Reproductive Decision Making in Comparative Context

Workshop of Collaborative Research Centre / SFB 1150 “Cultures of Decision-Making“

Poster of the workshop "Reproductive Decision Making in Comparative Context"
© James McNellis | wikipedia

The workshop will explore reproductive decision making in five different countries [US, West Germany, Sweden, Ireland, and the Soviet Union] in the 1970s and onward. The conditions of women’s reproductive autonomy underwent a significant shift in the early 1970s. As a result of the second wave feminist movement, a number of countries decriminalized abortion. In addition, the introduction of modern contraceptives such as the IUD and the birth control pill significantly changed women’s ability to control reproduction and space childbearing. But these changes were highly contested. Liberal reform did not occur uniformly across different countries. And even in the most liberal settings the relaxation of laws governing birth control and abortion precipitated powerful conservative backlashes. This conference will explore how – in this period of significant social change – women were perceived as moral decision makers.
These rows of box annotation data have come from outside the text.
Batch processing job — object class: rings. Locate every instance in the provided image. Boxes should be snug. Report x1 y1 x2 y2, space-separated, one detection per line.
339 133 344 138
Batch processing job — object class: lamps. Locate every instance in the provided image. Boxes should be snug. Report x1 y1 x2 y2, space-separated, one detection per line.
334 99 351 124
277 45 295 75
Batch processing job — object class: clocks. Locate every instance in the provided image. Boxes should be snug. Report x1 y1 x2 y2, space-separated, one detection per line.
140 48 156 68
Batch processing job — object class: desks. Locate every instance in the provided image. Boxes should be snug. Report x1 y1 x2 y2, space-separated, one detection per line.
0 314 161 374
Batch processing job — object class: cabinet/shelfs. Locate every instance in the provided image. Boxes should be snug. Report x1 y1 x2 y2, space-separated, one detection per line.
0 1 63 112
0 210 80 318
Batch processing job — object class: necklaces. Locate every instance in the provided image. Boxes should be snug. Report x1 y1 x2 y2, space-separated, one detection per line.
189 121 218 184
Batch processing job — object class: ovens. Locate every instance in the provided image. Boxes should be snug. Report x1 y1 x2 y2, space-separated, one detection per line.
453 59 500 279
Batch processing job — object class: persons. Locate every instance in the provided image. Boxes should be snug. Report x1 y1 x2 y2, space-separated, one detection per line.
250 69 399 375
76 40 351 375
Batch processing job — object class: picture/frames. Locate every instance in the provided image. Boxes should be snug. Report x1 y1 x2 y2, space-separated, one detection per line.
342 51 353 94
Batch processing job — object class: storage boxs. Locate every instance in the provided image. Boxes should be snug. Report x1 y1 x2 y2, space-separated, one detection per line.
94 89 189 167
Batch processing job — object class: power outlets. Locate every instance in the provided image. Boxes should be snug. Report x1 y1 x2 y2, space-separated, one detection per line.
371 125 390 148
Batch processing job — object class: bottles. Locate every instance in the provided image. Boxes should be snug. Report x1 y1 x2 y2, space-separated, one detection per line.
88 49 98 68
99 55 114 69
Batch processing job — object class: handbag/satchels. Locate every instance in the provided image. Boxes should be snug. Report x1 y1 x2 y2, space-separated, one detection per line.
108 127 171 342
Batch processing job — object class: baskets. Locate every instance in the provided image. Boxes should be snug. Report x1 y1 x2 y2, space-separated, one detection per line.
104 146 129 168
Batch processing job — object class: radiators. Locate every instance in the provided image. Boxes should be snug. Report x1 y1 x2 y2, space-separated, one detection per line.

We are asking: Under what conditions were women considered able to make moral decisions regarding reproduction? When and under what pretense did women gain or were denied reproductive decision-making? How did others [family members, health care providers, clergy, the state etc.] claim the right to decide on behalf of women? What role did moral arguments play in relation to abortion, adoption, and contraception? This volume is the first to compare the conditions of women’s reproductive decision making in different political and religious contexts. Case studies in this volume analyze communist and post-communist Soviet Union, catholic Ireland, and democratic countries with varying legacies of state control of reproduction [Sweden with a long history of state control in reproduction, the US with strong pro-life challenges to legal abortion, West Germany as a welfare state struggling with its Nazi legacy]. This comparative approach allows us to draw on the differences and continuities as political and religious contexts influence understanding of women’s reproductive decision making during the 1970s and 80s. Papers discussed at the conference will be published in a special issue of the Journal of Modern European History in early 2018 (after peer review).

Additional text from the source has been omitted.